Richard Shotton: Yeah, it is one of the more bizarre studies and I think some of his later work was criticized, but there's, I think it's a [00:41:00] French psychology, is it ga? And he comes up with this idea of the, but you are free principle, so as many psychologists seem to do, he runs an experiment about begging and he goes up to some people at a bus stop in France and says, can I have.

20 cents or 50 cents and gets a mediocre response. Other times he says, can I have 20 cents? But you're free to accept or refuse now. You could argue rationally that extra few words of, but you are free is irrelevant. Of course I'm free to turn a beggar away. But what he found is just by emphasizing people's ability to say no, it actually made them paradoxically more likely to be charitable and give money.

And I think it's something that. Again, going back to our point of we have this wrong model of human behavior. We often ignore some of these proven principles. So yeah, [00:42:00] emphasizing freedom, I think is a brilliant point. 

Bri Williams: Richard, as a listener to this podcast myself, I just admire so much your ability to remember all the studies and bring them there.

Bring them to the table. I, 

Richard Shotton: That wasn't the best 

Bri Williams: example 

Richard Shotton: because I'm a bit vague pronou out guys.
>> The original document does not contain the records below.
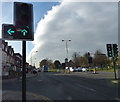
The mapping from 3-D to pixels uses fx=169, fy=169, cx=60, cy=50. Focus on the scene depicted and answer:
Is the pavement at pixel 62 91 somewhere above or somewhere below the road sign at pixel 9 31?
below

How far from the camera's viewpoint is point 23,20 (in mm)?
6168

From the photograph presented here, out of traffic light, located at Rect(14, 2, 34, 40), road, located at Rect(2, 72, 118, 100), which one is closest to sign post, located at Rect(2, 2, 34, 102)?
traffic light, located at Rect(14, 2, 34, 40)

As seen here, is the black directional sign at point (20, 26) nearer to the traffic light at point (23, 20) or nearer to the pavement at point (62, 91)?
the traffic light at point (23, 20)

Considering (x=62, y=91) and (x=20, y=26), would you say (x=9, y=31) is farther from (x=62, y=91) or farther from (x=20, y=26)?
(x=62, y=91)

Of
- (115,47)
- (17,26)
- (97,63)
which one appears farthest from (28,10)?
(97,63)

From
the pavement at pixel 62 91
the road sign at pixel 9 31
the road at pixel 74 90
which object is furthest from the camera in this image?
the road at pixel 74 90

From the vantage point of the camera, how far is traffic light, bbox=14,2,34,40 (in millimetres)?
6090

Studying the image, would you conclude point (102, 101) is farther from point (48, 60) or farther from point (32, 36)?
point (48, 60)

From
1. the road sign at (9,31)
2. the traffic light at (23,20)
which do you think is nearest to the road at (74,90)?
the traffic light at (23,20)

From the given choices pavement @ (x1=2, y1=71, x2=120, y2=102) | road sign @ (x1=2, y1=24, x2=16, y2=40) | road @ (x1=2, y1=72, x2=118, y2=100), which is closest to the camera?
road sign @ (x1=2, y1=24, x2=16, y2=40)

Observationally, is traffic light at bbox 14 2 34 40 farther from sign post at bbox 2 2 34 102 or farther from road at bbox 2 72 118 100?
road at bbox 2 72 118 100

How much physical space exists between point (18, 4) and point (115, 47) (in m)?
15.3

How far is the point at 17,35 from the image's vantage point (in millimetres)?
6109

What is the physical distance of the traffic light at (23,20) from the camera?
6.09m
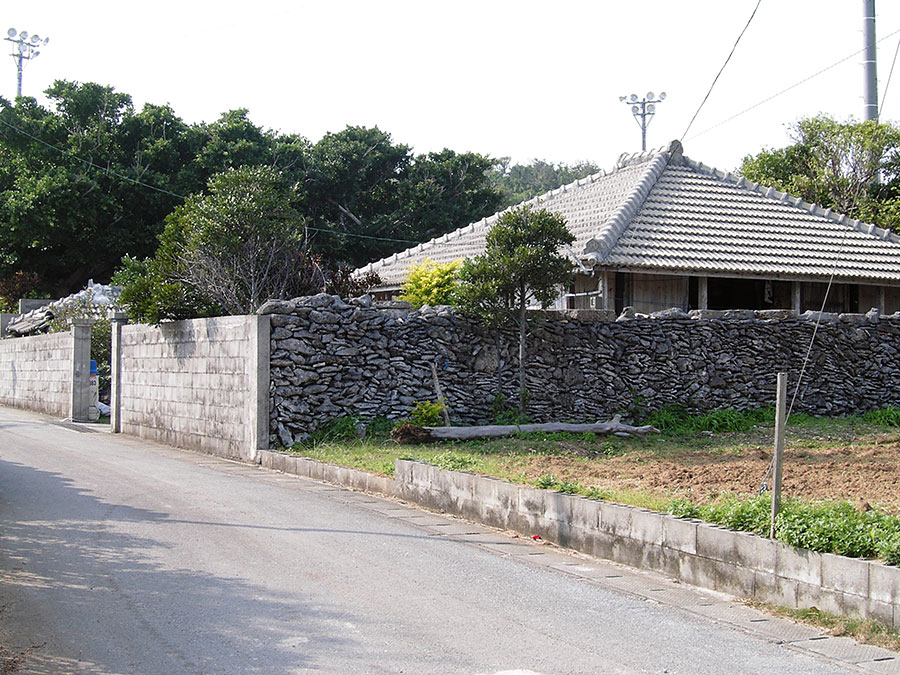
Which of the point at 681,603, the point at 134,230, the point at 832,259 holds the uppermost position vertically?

I can't remember any results, but yeah. Okay. Thank you. 

Bri Williams: No, I really appreciate it. It brings another dimension to. To the conversations, which I appreciate as a listener, that's for sure. 

Richard Shotton: Oh, that's very kind.

It's very kind. Let me return the favor. I love Zoro technique, but I think even better was this argument you make around a technique called Army your advocate. Could you explain what that is and how listeners could. 

Bri Williams: Arming your advocate came about because I was talking to a friend who was in sales and she was lamenting the fact that her champion at her client had left [00:43:00] and so she was then bereft.

'cause all of this relationship had gone out of the window and it got me thinking about the role. Advocates when you are not in the room. So when your work can't, you, when you are not there to talk for your work. How are you helping your advocates do that within the organization? Because it's critical.

'cause you ultimately, you hand over your, whether it's a presentation or a proposal or a piece of work, and often this stuff ends up in a drawer somewhere because it's too hard for your advocate to take it forward. I was starting to reflect on the difference between when we are making a decision for ourselves versus when we are making a decision that we then have to justify to others.

And I, I call it I or we or me versus we decisions. And this is particularly in a business to business context. So if I, as the customer am listening to a pitch. [00:44:00] I'm gonna have, first and foremost my me concern. So how is it going to help my career? For instance, what does this work do for me? Does it change my workload and what have you?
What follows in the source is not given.